Combinations to test: No policy loaded on host, policy loaded in
container e.g. Fedora on Ubuntu; host with newer base policy than
container e.g. RHEL/Rocky 8/9 on Fedora; container with newer base
policy than host e.g. Fedora on RHEL/Rocky 8/9; host and container
with different upstream policy sources e.g. Ubuntu on Fedora; Android
container on Linux host OS.

- Rework how policy capabilities are being checked/used to correctly
support child namespaces with different policy capabilities from the
parent. This has already been done for the open_perms capability by
lifting the logic to walk the namespaces up into the hook function
itself and checking the policy capability value in each namespace, but
many (most?) of the policy capabilities don't lend themselves to this
approach. For example, extended_socket_class enables finer-grained
socket security classes, but this is checked and applied when the
socket security blob is initialized, not at permission check time.
Unless we want to move the mapping logic to every permission check, I
am not sure what can be done there. One option would be to
force-enable the same policy capabilities in the child namespace as in
the parent to avoid conflicts but this would limit the ability to use
differing policies. Similarly, a number of policy capabilities control
labeling behaviors rather than permission checks, and since we are no
longer trying to support per-namespace object SIDs/contexts, only one
namespace's policy can be applied that label will then be used for all
subsequent checks even in the other namespaces.

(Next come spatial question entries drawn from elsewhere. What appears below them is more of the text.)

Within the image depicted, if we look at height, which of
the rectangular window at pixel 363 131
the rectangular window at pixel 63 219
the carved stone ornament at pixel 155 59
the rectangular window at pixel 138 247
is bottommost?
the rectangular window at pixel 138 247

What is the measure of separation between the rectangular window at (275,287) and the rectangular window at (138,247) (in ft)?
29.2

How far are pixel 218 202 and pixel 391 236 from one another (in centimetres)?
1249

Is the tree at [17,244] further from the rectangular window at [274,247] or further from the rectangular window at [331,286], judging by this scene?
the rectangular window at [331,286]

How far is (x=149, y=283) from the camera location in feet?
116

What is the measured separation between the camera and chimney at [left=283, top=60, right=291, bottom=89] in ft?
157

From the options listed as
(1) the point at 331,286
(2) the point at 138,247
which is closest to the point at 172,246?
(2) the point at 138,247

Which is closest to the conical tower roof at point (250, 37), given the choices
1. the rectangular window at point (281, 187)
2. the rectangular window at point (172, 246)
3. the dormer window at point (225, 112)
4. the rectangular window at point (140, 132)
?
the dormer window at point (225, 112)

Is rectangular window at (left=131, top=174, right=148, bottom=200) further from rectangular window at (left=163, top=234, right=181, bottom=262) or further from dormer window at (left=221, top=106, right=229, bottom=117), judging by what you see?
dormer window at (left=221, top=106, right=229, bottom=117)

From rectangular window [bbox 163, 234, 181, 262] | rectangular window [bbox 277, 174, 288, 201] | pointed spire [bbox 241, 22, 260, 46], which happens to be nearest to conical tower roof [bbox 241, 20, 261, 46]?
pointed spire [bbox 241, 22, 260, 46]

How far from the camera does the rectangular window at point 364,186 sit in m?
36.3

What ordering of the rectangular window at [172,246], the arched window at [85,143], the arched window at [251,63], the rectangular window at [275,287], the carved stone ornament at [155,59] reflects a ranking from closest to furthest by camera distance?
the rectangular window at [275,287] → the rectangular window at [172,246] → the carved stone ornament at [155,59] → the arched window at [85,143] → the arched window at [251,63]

- Decide if any further hardening of selinuxfs is required to safely
permit usage by potentially untrusted / less trusted processes in
child namespaces. There has already been a lot of work to harden e.g.
the policy loading logic against ill-formed policies and such, so not
sure if there is much to do here, but noting it as a possible area to
audit for safety.

- Ensure that we are correctly handling peer and packet labels when
they cross SELinux namespaces, for some definition thereof, both wrt
permission checking and wrt the peer/packet labels that are exposed to
userspace via getsockopt(SO_PEERSEC), recvmsg() SCM_SECURITY, etc.

- Optimize the implementation for the single SELinux namespace case,
reducing and/or eliminating the overhead introduced by the SELinux
namespace support for that common case. Lots of work to do here, help
welcome. Also would appreciate guidance on current Linux kernel
benchmarking best practices since it has been a while since I've had
to do that.

- Re-test with KASAN and with KCSAN enabled to confirm that the
namespace patches haven't introduced any memory errors or race
conditions; I have tested with each of these in the past successfully
but don't keep them enabled generally because they make everything
very slow. And you can't have them both enabled together at runtime
AFAICT.

- Revisit the userspace API for unsharing the SELinux namespace
if/when the rest is ready. Currently just "echo 1 >
/sys/fs/selinux/unshare" (followed by the other necessary steps for
unsharing the mount namespace, unmounting the parent's selinuxfs,
mounting a new selinuxfs for the child, loading a policy, and setting
enforcing mode). Options would include adding a CLONE_SECURITY flag to
unshare/clone that could be implemented by any/all LSMs via a call to
a new (stacked) LSM hook function, or one or more new LSM system calls
to do the same, or just keeping it the way it is via selinuxfs.

- Upstream the kernel support.

- Figure out how to combine the use of SELinux namespaces with Red
Hat's current model of isolating and confining containers as a whole
via SELinux on the host OS. This is complicated by the fact that we
are only supporting a single inode SID/context per inode (gave up on
per-namespace inode SID/contexts, see the earlier mailing list
discussions), and Red Hat's current model uses context mounts to
assign a single security context to all the inodes used by the
container. Possibly introduce a new kind of context= mount that is
namespace-aware, i.e. only apply the context mount when in the outer
namespace but use the inode xattrs inside the child namespace.

- Integrate and upstream userspace support into appropriate container
runtimes, e.g. systemd-nspawn, crun/runc, podman, docker, k8s, etc.